►
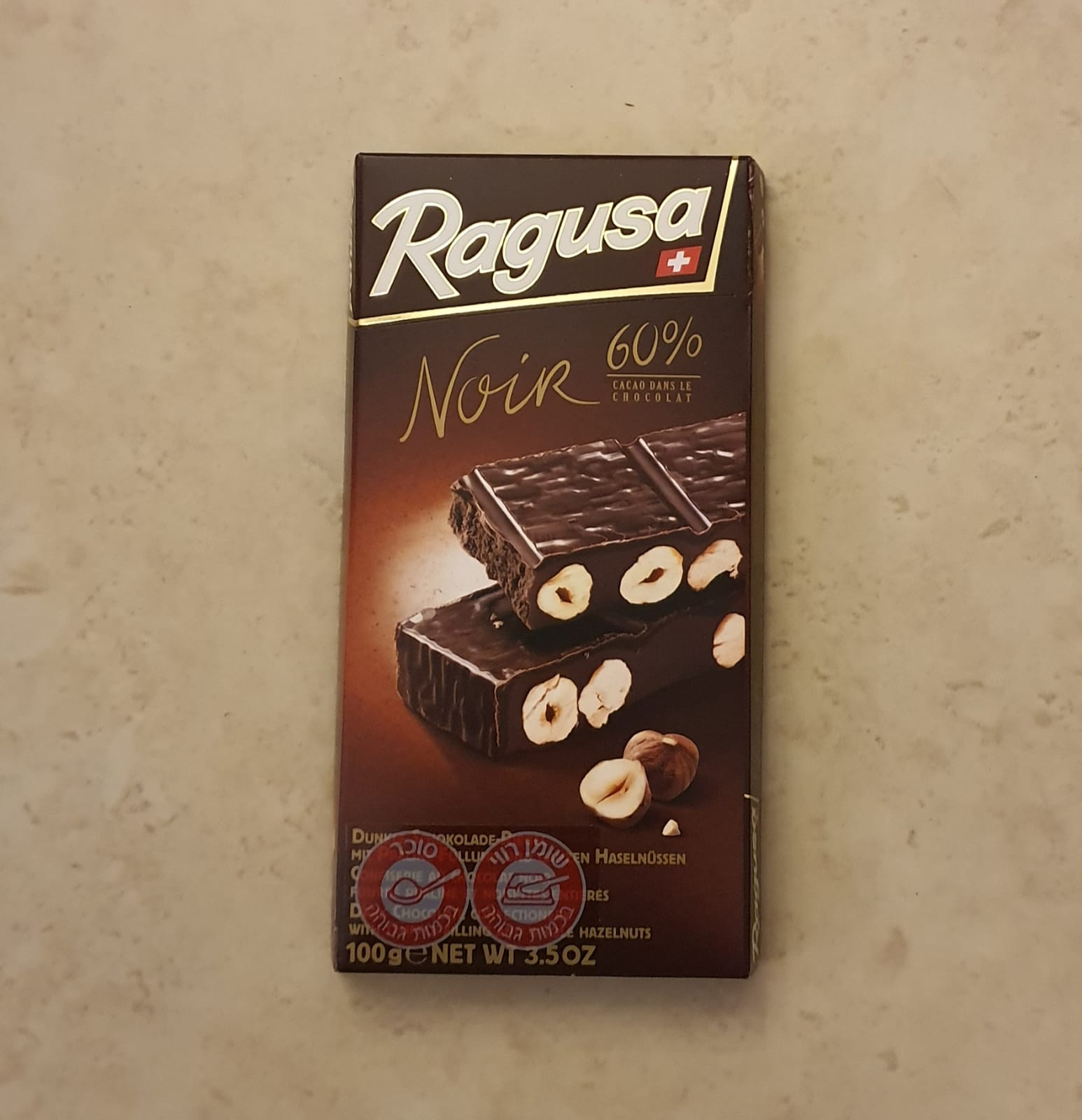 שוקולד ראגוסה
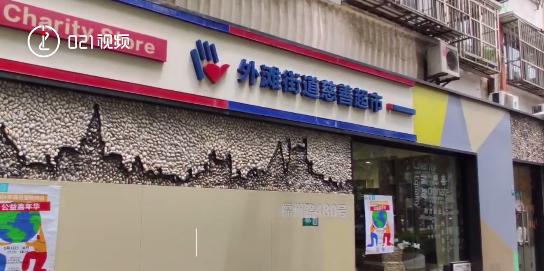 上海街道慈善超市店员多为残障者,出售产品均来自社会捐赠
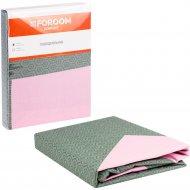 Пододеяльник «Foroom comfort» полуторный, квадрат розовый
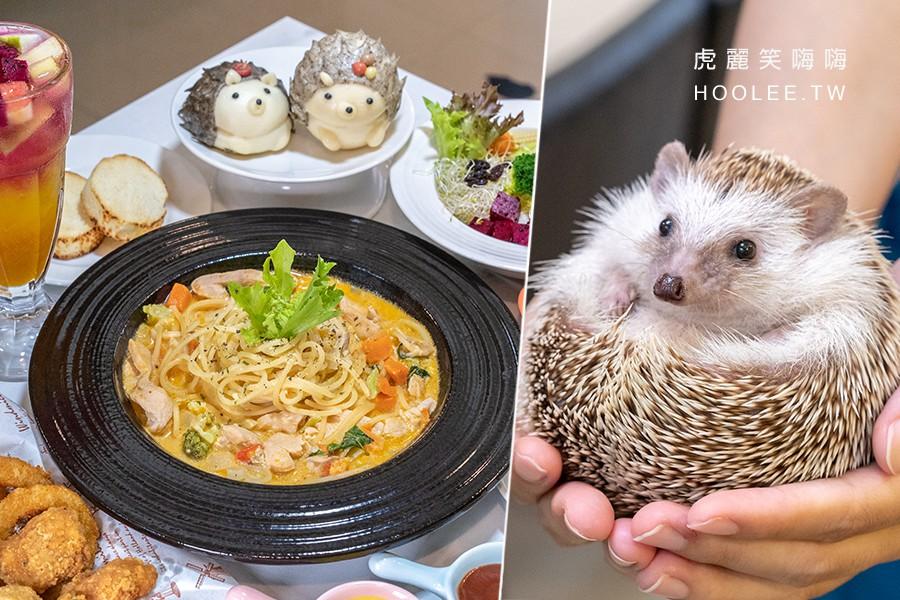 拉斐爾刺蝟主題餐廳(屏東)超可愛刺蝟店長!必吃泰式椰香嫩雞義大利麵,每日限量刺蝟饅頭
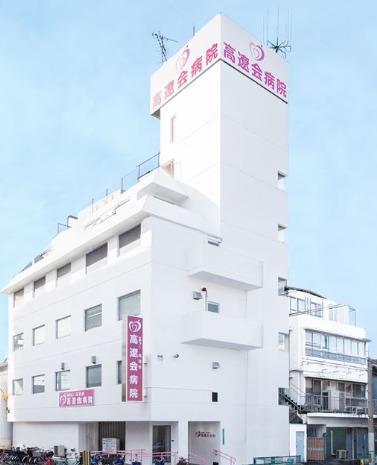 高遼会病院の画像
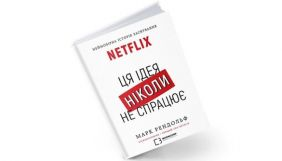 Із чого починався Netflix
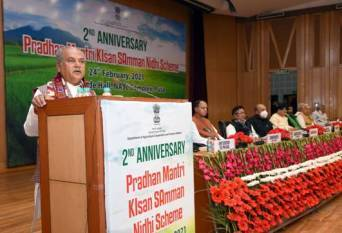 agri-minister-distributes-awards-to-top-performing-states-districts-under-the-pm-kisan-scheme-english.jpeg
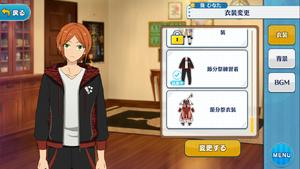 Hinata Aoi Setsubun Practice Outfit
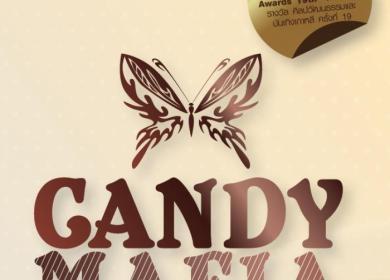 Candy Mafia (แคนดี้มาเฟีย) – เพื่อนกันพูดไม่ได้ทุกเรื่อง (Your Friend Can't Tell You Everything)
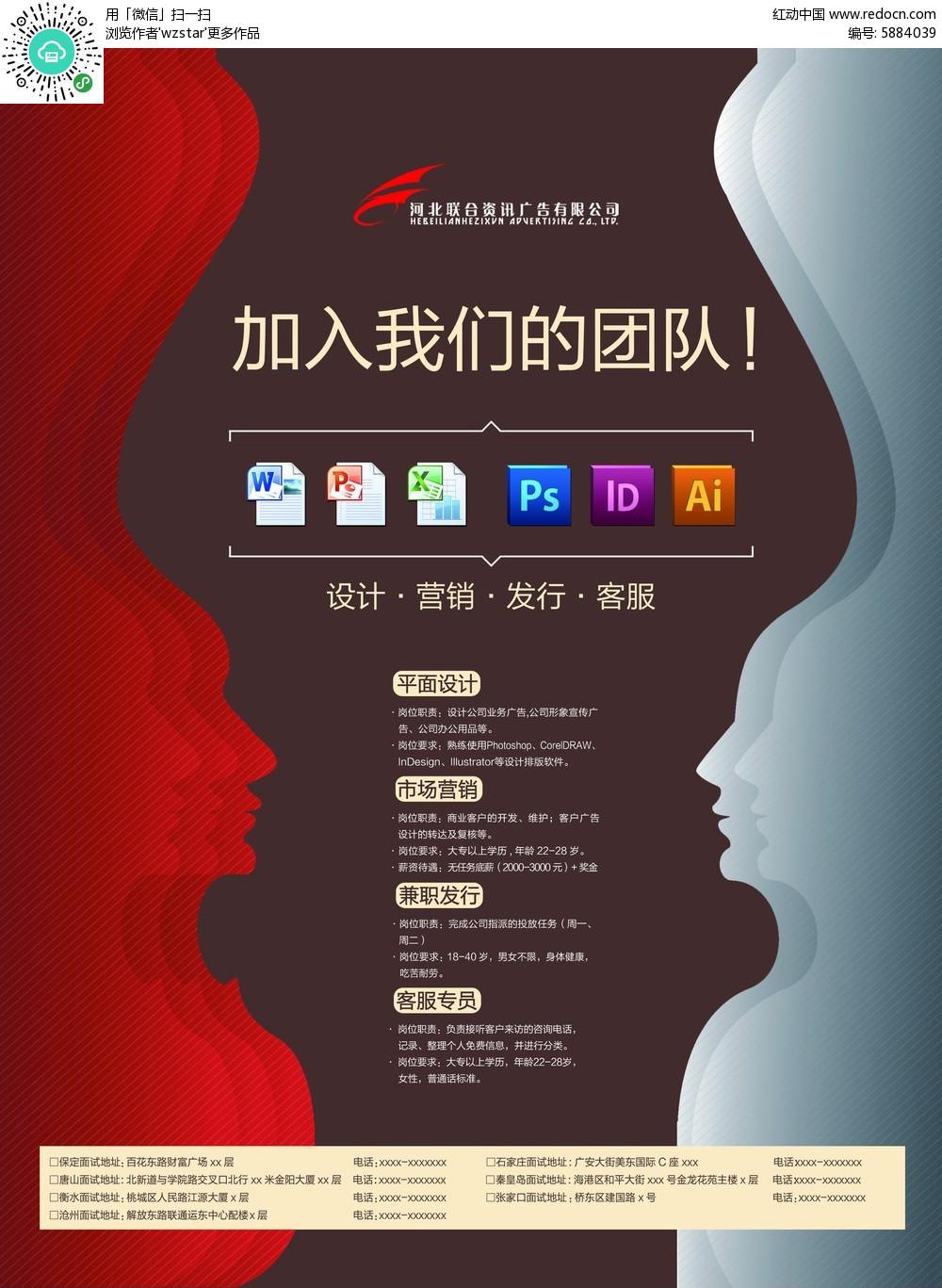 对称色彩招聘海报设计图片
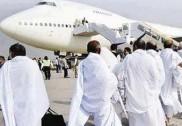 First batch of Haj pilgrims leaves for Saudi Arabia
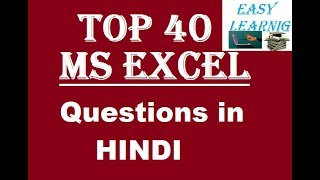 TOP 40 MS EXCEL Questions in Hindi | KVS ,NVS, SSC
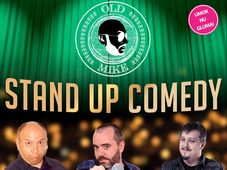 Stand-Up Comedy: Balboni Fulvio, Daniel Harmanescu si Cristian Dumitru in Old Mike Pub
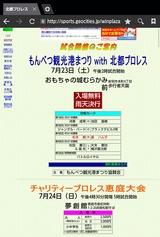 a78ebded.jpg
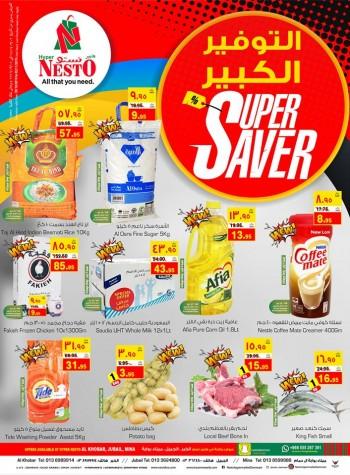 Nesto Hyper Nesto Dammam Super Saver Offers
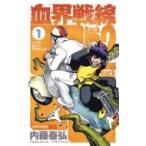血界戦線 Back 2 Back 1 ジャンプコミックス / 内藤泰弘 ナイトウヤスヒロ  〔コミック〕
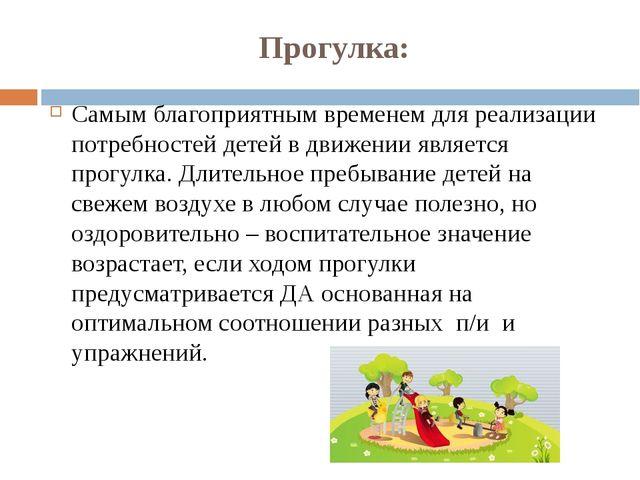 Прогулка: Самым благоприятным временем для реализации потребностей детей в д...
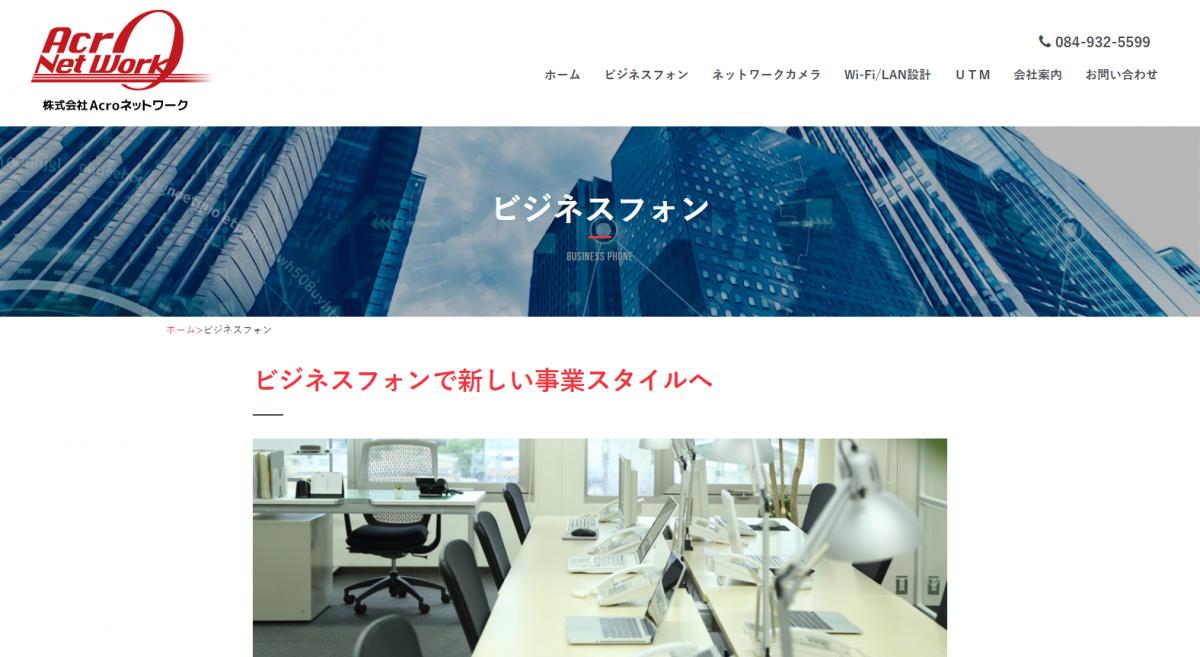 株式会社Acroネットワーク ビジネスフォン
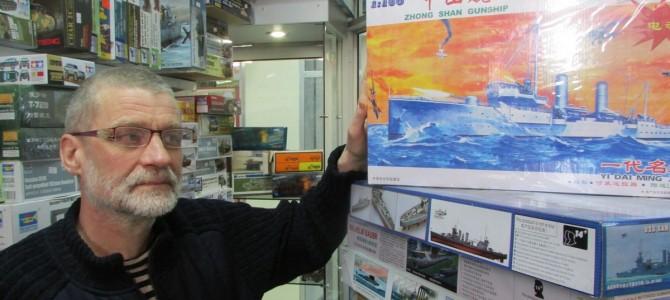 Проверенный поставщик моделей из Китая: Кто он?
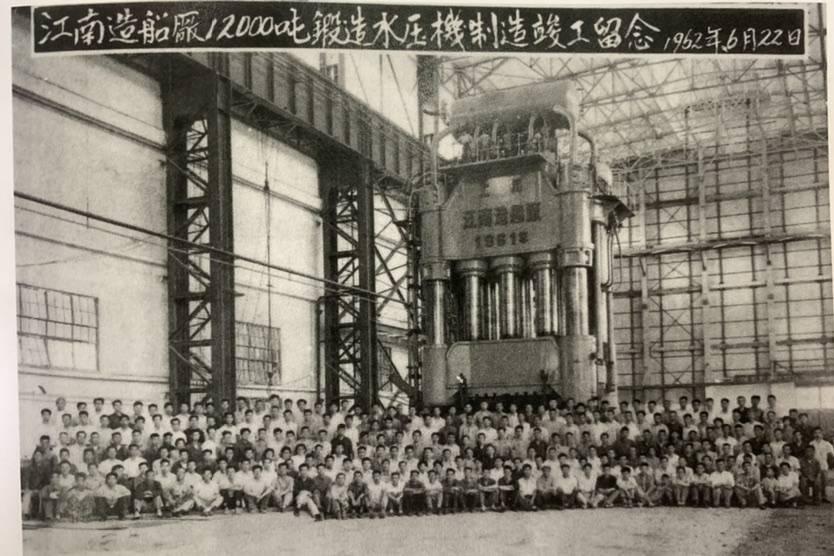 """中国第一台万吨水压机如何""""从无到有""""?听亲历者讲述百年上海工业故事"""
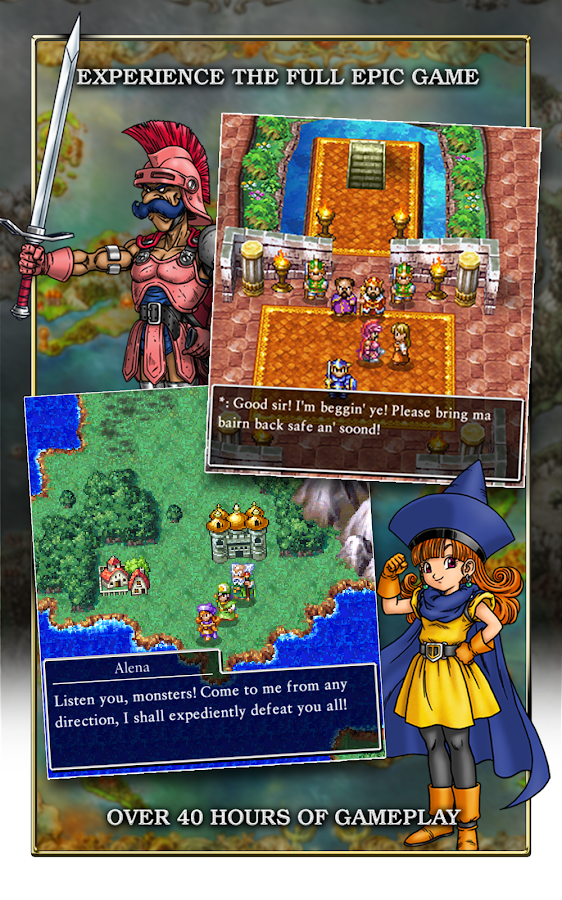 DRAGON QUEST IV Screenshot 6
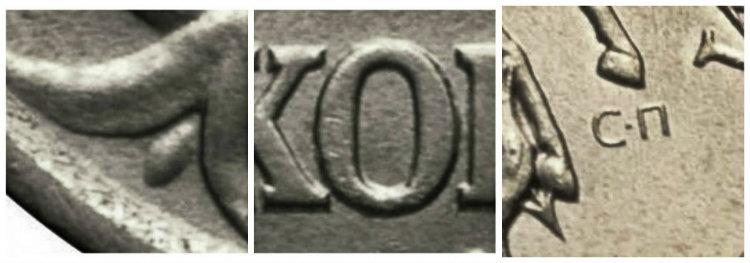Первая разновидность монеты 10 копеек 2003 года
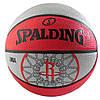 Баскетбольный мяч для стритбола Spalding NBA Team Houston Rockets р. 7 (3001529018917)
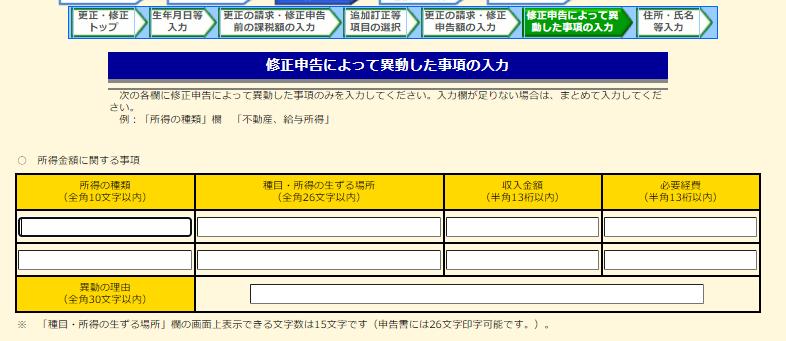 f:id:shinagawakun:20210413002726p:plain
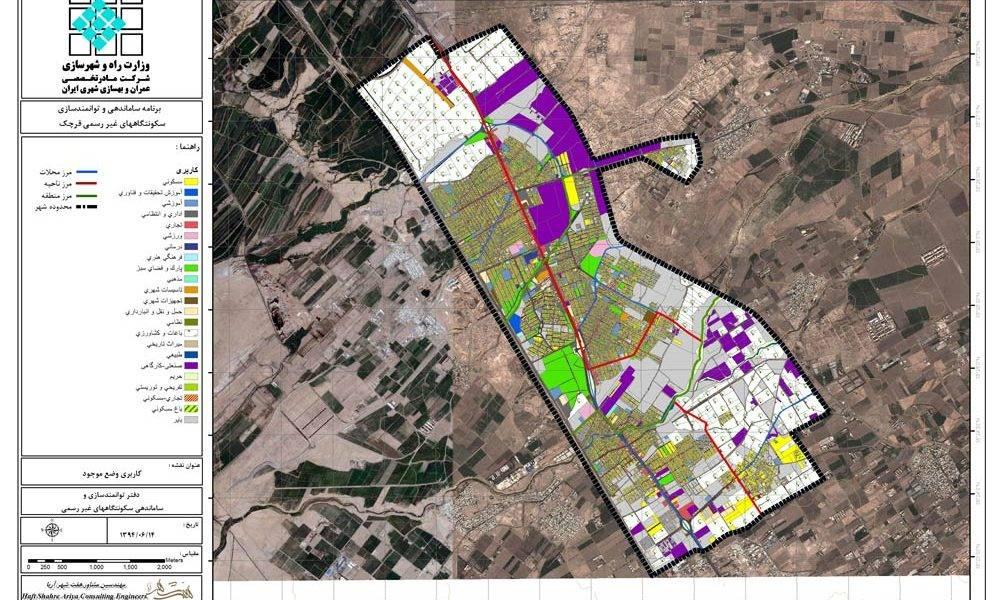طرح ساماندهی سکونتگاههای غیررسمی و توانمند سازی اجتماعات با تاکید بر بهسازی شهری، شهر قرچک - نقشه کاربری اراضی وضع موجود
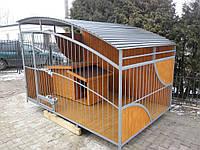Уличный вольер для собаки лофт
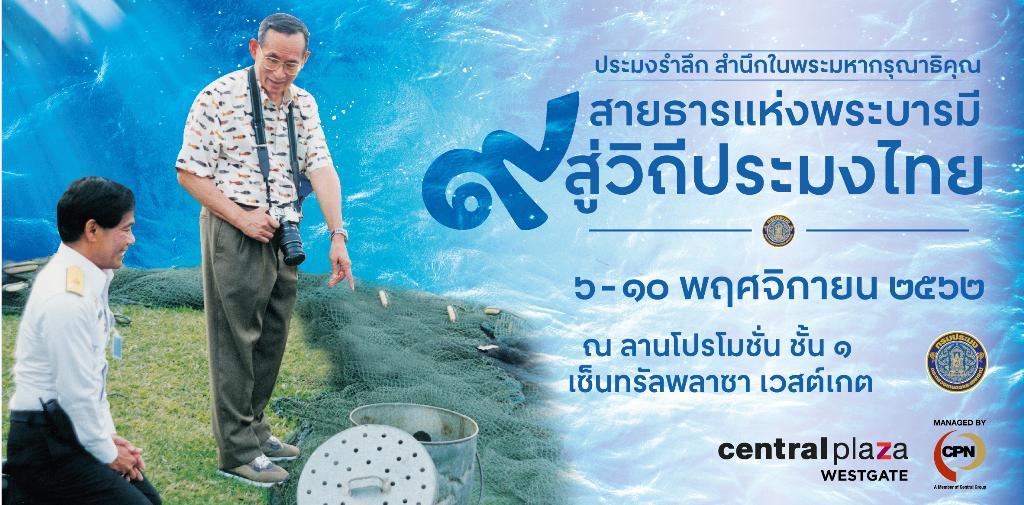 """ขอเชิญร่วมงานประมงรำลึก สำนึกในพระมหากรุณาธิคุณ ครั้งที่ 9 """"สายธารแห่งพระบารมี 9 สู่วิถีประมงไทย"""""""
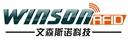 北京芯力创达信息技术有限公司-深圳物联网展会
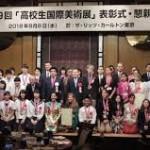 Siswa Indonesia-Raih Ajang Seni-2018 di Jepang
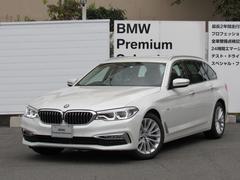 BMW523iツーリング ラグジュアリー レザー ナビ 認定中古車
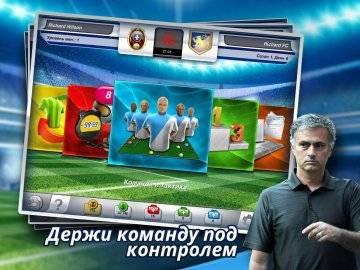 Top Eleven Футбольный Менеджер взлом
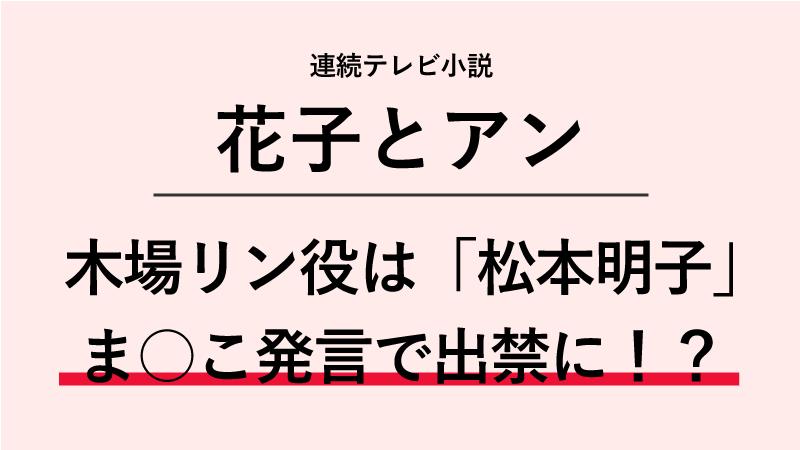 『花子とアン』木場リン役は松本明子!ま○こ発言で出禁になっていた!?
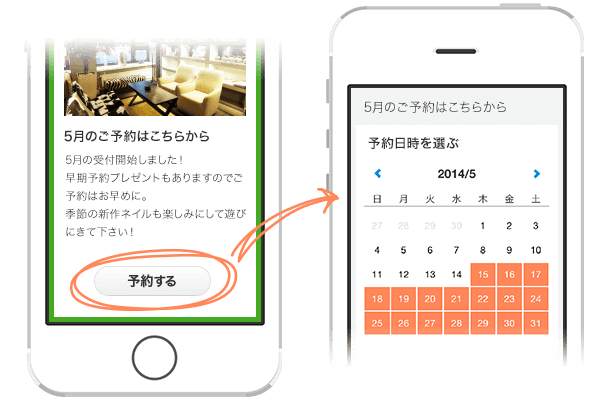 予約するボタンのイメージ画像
◄
**DIRECTIONS:** Copy word for word the lines above, starting at the line containing "полуторный, квадрат розовый" and ending at the line containing "Hinata Aoi Setsubun Practice Outfit", inclusive, with no pictures.

**SOLUTION FOR THIS TASK:**
 Пододеяльник «Foroom comfort» полуторный, квадрат розовый
 拉斐爾刺蝟主題餐廳(屏東)超可愛刺蝟店長!必吃泰式椰香嫩雞義大利麵,每日限量刺蝟饅頭
 高遼会病院の画像
 Із чого починався Netflix
 agri-minister-distributes-awards-to-top-performing-states-districts-under-the-pm-kisan-scheme-english.jpeg
 Hinata Aoi Setsubun Practice Outfit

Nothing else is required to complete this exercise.